*** Excerpted records Section Begins ***

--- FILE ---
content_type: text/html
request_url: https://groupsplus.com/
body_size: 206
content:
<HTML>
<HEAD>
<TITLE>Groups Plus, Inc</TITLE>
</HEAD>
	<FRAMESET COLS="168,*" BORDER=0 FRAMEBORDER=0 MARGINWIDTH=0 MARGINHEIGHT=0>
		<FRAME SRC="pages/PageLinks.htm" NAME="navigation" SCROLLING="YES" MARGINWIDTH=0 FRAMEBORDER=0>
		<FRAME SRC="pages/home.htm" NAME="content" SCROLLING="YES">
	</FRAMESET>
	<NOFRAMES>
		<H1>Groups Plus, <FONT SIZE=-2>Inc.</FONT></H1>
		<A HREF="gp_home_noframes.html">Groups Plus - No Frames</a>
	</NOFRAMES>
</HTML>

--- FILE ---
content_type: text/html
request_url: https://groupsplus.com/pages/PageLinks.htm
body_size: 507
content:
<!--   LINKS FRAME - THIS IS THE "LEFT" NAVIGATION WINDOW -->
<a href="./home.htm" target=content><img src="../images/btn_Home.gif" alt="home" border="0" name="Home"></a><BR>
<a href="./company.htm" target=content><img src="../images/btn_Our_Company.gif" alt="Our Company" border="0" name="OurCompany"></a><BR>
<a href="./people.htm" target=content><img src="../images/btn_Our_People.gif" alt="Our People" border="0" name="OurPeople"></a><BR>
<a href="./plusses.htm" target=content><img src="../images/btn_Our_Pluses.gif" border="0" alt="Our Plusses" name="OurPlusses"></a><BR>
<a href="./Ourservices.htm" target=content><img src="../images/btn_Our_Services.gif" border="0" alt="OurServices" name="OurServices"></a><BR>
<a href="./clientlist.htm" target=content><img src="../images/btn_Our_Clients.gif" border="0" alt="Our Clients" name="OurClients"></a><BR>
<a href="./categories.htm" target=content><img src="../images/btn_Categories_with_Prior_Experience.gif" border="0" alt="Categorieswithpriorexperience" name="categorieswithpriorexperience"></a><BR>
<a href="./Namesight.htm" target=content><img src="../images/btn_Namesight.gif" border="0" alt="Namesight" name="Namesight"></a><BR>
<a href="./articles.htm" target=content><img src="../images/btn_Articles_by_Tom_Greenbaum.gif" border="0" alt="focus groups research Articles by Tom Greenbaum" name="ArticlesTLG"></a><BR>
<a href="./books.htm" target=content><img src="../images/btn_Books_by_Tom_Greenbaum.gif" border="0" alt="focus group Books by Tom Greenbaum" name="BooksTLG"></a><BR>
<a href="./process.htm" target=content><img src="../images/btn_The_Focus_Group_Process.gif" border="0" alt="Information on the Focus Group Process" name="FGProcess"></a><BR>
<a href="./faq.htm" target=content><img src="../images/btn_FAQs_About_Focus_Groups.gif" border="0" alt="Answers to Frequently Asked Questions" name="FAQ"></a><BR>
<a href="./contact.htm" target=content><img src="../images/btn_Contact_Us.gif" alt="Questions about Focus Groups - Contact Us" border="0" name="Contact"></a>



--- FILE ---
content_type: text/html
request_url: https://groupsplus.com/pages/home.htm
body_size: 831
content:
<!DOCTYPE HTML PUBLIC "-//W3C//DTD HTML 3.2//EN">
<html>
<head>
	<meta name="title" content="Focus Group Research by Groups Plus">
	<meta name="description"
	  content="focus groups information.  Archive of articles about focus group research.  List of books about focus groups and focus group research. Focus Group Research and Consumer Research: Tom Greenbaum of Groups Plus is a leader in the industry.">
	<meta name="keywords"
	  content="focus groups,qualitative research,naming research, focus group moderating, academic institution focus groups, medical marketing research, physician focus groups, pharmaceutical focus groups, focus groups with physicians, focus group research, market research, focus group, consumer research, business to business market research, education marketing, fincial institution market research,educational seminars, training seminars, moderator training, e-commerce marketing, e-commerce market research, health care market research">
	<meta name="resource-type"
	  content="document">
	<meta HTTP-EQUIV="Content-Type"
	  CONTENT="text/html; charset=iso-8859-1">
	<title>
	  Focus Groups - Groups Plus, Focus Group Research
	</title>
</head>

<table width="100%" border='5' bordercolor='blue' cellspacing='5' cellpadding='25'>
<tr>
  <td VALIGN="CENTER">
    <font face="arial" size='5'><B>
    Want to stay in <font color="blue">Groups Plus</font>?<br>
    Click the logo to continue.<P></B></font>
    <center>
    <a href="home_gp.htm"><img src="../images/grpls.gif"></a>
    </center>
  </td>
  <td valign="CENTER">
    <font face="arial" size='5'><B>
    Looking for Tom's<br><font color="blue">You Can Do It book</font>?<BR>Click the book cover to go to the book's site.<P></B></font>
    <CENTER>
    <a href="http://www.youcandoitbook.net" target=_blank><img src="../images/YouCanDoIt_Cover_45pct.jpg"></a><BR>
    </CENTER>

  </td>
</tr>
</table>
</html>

*** Excerpted records Section Ends ***

# Task directions:
Copy all data exactly, start to finish.

# Task response:
--- FILE ---
content_type: text/html
request_url: https://groupsplus.com/
body_size: 206
content:
<HTML>
<HEAD>
<TITLE>Groups Plus, Inc</TITLE>
</HEAD>
	<FRAMESET COLS="168,*" BORDER=0 FRAMEBORDER=0 MARGINWIDTH=0 MARGINHEIGHT=0>
		<FRAME SRC="pages/PageLinks.htm" NAME="navigation" SCROLLING="YES" MARGINWIDTH=0 FRAMEBORDER=0>
		<FRAME SRC="pages/home.htm" NAME="content" SCROLLING="YES">
	</FRAMESET>
	<NOFRAMES>
		<H1>Groups Plus, <FONT SIZE=-2>Inc.</FONT></H1>
		<A HREF="gp_home_noframes.html">Groups Plus - No Frames</a>
	</NOFRAMES>
</HTML>

--- FILE ---
content_type: text/html
request_url: https://groupsplus.com/pages/PageLinks.htm
body_size: 507
content:
<!--   LINKS FRAME - THIS IS THE "LEFT" NAVIGATION WINDOW -->
<a href="./home.htm" target=content><img src="../images/btn_Home.gif" alt="home" border="0" name="Home"></a><BR>
<a href="./company.htm" target=content><img src="../images/btn_Our_Company.gif" alt="Our Company" border="0" name="OurCompany"></a><BR>
<a href="./people.htm" target=content><img src="../images/btn_Our_People.gif" alt="Our People" border="0" name="OurPeople"></a><BR>
<a href="./plusses.htm" target=content><img src="../images/btn_Our_Pluses.gif" border="0" alt="Our Plusses" name="OurPlusses"></a><BR>
<a href="./Ourservices.htm" target=content><img src="../images/btn_Our_Services.gif" border="0" alt="OurServices" name="OurServices"></a><BR>
<a href="./clientlist.htm" target=content><img src="../images/btn_Our_Clients.gif" border="0" alt="Our Clients" name="OurClients"></a><BR>
<a href="./categories.htm" target=content><img src="../images/btn_Categories_with_Prior_Experience.gif" border="0" alt="Categorieswithpriorexperience" name="categorieswithpriorexperience"></a><BR>
<a href="./Namesight.htm" target=content><img src="../images/btn_Namesight.gif" border="0" alt="Namesight" name="Namesight"></a><BR>
<a href="./articles.htm" target=content><img src="../images/btn_Articles_by_Tom_Greenbaum.gif" border="0" alt="focus groups research Articles by Tom Greenbaum" name="ArticlesTLG"></a><BR>
<a href="./books.htm" target=content><img src="../images/btn_Books_by_Tom_Greenbaum.gif" border="0" alt="focus group Books by Tom Greenbaum" name="BooksTLG"></a><BR>
<a href="./process.htm" target=content><img src="../images/btn_The_Focus_Group_Process.gif" border="0" alt="Information on the Focus Group Process" name="FGProcess"></a><BR>
<a href="./faq.htm" target=content><img src="../images/btn_FAQs_About_Focus_Groups.gif" border="0" alt="Answers to Frequently Asked Questions" name="FAQ"></a><BR>
<a href="./contact.htm" target=content><img src="../images/btn_Contact_Us.gif" alt="Questions about Focus Groups - Contact Us" border="0" name="Contact"></a>



--- FILE ---
content_type: text/html
request_url: https://groupsplus.com/pages/home.htm
body_size: 831
content:
<!DOCTYPE HTML PUBLIC "-//W3C//DTD HTML 3.2//EN">
<html>
<head>
	<meta name="title" content="Focus Group Research by Groups Plus">
	<meta name="description"
	  content="focus groups information.  Archive of articles about focus group research.  List of books about focus groups and focus group research. Focus Group Research and Consumer Research: Tom Greenbaum of Groups Plus is a leader in the industry.">
	<meta name="keywords"
	  content="focus groups,qualitative research,naming research, focus group moderating, academic institution focus groups, medical marketing research, physician focus groups, pharmaceutical focus groups, focus groups with physicians, focus group research, market research, focus group, consumer research, business to business market research, education marketing, fincial institution market research,educational seminars, training seminars, moderator training, e-commerce marketing, e-commerce market research, health care market research">
	<meta name="resource-type"
	  content="document">
	<meta HTTP-EQUIV="Content-Type"
	  CONTENT="text/html; charset=iso-8859-1">
	<title>
	  Focus Groups - Groups Plus, Focus Group Research
	</title>
</head>

<table width="100%" border='5' bordercolor='blue' cellspacing='5' cellpadding='25'>
<tr>
  <td VALIGN="CENTER">
    <font face="arial" size='5'><B>
    Want to stay in <font color="blue">Groups Plus</font>?<br>
    Click the logo to continue.<P></B></font>
    <center>
    <a href="home_gp.htm"><img src="../images/grpls.gif"></a>
    </center>
  </td>
  <td valign="CENTER">
    <font face="arial" size='5'><B>
    Looking for Tom's<br><font color="blue">You Can Do It book</font>?<BR>Click the book cover to go to the book's site.<P></B></font>
    <CENTER>
    <a href="http://www.youcandoitbook.net" target=_blank><img src="../images/YouCanDoIt_Cover_45pct.jpg"></a><BR>
    </CENTER>

  </td>
</tr>
</table>
</html>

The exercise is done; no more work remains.